[Opening Records supplied section]

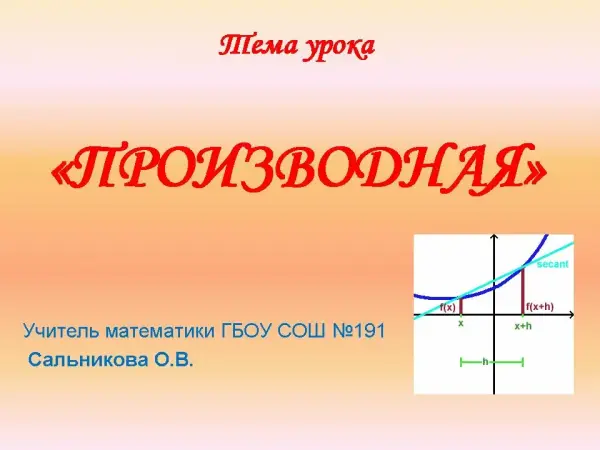 Тема урока

«ПРОИЗВОДНАЯ»

secant
f(x)
f(x+h)
x
x+h
h

Учитель математики ГБОУ СОШ №191
Сальникова О.В.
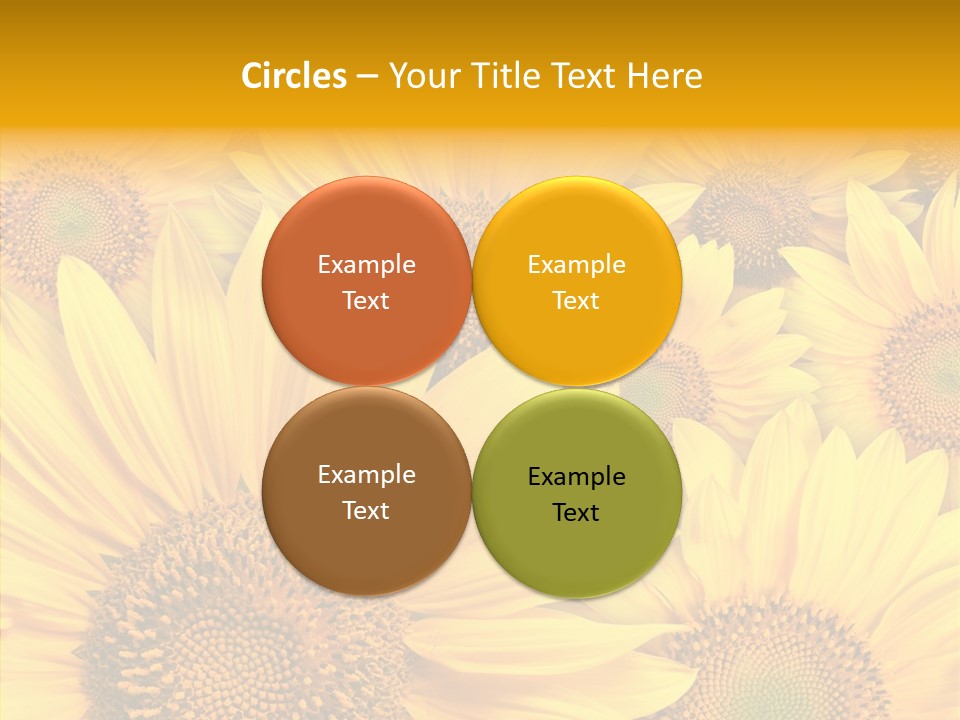 Circles – Your Title Text Here

Example Text

Example Text

Example Text

Example Text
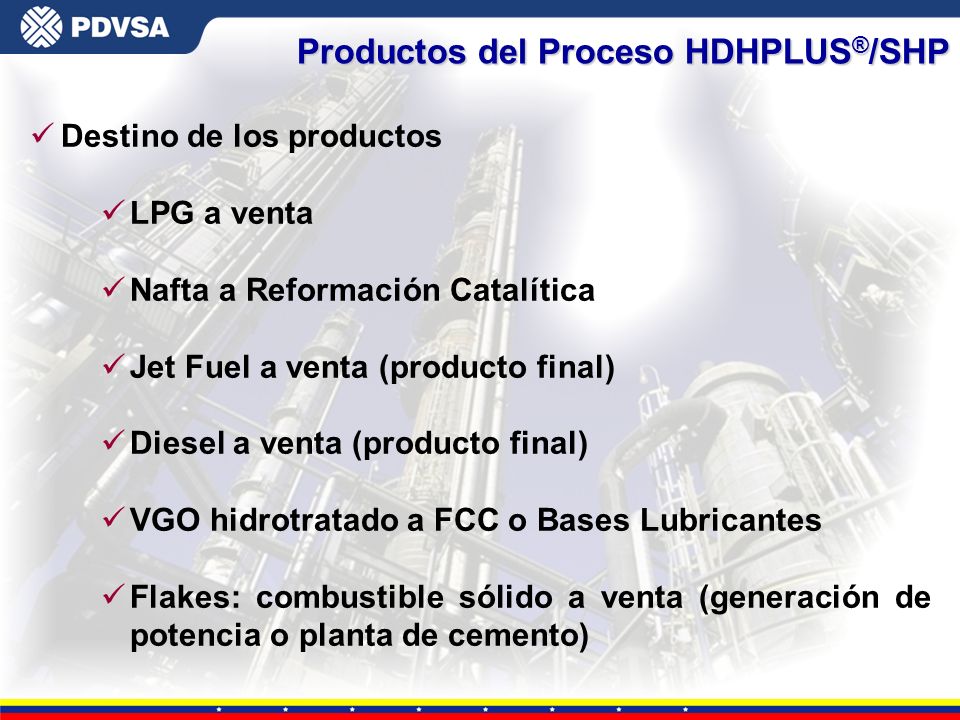 PDVSA

Productos del Proceso HDHPLUS®/SHP

✓ Destino de los productos

✓ LPG a venta

✓ Nafta a Reformación Catalítica

✓ Jet Fuel a venta (producto final)

✓ Diesel a venta (producto final)

✓ VGO hidrotratado a FCC o Bases Lubricantes

✓ Flakes: combustible sólido a venta (generación de potencia o planta de cemento)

[Closing Records supplied section]

Exercise description: Return each line of the listing that holds the word "venta".

Expected answer:
✓ LPG a venta
✓ Jet Fuel a venta (producto final)
✓ Diesel a venta (producto final)
✓ Flakes: combustible sólido a venta (generación de potencia o planta de cemento)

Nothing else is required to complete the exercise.